Shore), testified to the aforementioned service plans and ratings. Casas was not originally involved

in this case but eventually became involved because of another caseworker’s departure from Arden

Shore. The service plans and the original protective order were admitted into evidence without

objection. On cross-examination Casas testified that she did not know if respondent received a

copy of the service plan before she became involved in the case in February 2021; however, the

required services for reunification remained consistent since August 2019, when this was an intact

case. Casas noted that respondent failed to confirm her housing and, thus, she was unsure if another

worker or the court confirmed respondent’s address such that a service plan could be mailed out.

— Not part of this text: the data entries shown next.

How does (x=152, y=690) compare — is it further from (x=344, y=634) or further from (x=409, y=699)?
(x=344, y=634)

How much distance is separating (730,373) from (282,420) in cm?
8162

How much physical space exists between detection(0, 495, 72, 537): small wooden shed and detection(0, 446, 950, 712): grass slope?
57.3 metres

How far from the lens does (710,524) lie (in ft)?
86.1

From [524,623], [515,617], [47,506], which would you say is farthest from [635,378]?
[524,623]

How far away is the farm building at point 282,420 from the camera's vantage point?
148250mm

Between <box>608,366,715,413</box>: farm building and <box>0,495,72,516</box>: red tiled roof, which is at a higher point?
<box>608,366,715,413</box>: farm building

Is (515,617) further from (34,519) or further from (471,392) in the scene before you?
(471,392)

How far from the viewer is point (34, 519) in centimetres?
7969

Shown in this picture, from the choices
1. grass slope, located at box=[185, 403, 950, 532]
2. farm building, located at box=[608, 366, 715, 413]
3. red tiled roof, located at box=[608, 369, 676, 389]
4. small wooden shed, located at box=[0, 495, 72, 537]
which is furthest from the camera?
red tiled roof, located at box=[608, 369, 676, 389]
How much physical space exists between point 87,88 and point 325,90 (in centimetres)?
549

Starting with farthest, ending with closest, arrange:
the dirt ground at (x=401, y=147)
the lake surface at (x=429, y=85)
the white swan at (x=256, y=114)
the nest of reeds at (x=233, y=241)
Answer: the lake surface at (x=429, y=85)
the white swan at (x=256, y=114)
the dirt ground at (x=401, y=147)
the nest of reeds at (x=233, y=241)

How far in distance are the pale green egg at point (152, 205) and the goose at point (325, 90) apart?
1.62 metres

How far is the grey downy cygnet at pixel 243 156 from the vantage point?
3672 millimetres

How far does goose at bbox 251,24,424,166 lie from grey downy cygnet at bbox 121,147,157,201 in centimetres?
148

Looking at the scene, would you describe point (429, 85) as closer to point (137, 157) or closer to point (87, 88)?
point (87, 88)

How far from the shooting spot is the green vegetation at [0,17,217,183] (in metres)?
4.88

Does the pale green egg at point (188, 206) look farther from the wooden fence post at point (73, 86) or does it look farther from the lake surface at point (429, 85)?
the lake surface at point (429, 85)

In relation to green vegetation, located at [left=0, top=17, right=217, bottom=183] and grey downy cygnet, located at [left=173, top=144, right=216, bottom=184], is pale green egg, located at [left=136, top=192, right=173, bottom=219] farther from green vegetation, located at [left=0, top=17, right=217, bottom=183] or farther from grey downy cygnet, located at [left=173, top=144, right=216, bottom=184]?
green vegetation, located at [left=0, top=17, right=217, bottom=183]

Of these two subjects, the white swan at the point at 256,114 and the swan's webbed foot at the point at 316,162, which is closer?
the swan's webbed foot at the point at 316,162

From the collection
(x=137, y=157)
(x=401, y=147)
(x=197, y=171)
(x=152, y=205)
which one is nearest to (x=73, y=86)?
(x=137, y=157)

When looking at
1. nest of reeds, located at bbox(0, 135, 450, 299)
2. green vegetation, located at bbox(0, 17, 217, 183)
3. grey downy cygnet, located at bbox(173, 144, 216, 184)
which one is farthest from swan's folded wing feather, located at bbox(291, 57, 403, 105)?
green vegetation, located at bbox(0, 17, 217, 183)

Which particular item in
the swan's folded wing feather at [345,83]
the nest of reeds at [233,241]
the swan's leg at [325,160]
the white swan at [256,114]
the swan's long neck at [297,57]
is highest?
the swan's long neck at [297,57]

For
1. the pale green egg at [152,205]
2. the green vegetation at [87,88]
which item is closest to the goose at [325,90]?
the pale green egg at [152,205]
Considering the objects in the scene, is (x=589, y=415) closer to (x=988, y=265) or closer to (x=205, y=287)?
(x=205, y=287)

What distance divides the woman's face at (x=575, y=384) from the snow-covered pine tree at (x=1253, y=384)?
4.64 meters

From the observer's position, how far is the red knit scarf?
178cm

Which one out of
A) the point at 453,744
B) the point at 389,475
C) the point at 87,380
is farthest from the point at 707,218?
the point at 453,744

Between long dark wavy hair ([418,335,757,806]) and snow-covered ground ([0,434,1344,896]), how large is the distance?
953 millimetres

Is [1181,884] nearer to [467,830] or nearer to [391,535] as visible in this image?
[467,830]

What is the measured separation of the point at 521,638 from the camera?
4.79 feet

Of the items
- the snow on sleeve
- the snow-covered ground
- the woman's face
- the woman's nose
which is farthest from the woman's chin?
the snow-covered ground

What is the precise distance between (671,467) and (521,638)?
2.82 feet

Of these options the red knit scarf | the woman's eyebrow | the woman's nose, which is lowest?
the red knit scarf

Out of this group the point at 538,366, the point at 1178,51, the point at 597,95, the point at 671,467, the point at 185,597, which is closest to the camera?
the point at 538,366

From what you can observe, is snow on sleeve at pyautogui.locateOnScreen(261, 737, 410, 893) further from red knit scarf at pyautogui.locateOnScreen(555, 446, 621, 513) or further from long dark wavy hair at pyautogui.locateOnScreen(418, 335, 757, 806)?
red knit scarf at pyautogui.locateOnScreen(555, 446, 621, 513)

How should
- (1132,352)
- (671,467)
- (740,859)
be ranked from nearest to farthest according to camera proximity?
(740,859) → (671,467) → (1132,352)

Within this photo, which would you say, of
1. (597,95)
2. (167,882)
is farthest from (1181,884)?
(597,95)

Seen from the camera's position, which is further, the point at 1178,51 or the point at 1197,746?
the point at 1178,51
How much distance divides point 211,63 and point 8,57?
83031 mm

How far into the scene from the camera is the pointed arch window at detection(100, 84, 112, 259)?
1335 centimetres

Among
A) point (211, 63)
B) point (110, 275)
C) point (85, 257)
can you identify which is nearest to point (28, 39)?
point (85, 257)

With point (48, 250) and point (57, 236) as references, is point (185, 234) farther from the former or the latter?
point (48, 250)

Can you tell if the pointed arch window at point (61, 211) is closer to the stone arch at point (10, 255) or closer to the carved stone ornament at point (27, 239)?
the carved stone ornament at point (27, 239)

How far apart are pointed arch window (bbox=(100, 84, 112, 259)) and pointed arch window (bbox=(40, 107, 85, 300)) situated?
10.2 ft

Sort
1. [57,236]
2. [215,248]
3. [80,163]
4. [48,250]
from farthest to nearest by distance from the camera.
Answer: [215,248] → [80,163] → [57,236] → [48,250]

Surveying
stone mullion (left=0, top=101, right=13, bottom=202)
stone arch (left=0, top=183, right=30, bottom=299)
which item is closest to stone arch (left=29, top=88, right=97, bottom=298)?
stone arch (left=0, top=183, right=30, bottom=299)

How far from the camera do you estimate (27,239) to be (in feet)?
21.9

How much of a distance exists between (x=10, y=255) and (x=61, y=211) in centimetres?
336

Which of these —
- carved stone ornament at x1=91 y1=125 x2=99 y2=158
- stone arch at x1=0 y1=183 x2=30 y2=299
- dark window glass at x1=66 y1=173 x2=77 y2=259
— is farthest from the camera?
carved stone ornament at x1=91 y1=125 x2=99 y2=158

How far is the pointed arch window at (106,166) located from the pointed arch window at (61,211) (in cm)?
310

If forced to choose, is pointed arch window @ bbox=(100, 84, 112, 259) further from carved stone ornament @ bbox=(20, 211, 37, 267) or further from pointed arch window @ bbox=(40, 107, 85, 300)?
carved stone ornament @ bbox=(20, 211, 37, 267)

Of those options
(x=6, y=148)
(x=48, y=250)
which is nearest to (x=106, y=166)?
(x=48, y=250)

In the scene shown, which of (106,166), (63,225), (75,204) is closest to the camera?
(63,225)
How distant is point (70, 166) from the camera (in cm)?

Respondent did attend some court hearings during this time, and the required services were

discussed with respondent, but court hearings were conducted virtually, so a copy was never given

to respondent in-person. Casas indicated that she emailed the service plan to respondent after she

became involved in the case. Overall, Casas believed that respondent knew what services she

needed to complete to reunify with K.R.M.

¶ 12 Regarding the service plan rated on June 2020, respondent did not receive a domestic

violence assessment and was rated unsatisfactory because respondent and her abuser were present

for the assessment appointment. Thereafter, respondent failed to answer the phone for her

scheduled domestic violence assessment. Casas did not believe that the case management team

attempted to conduct the evaluation in a different manner with respondent after this failed attempt.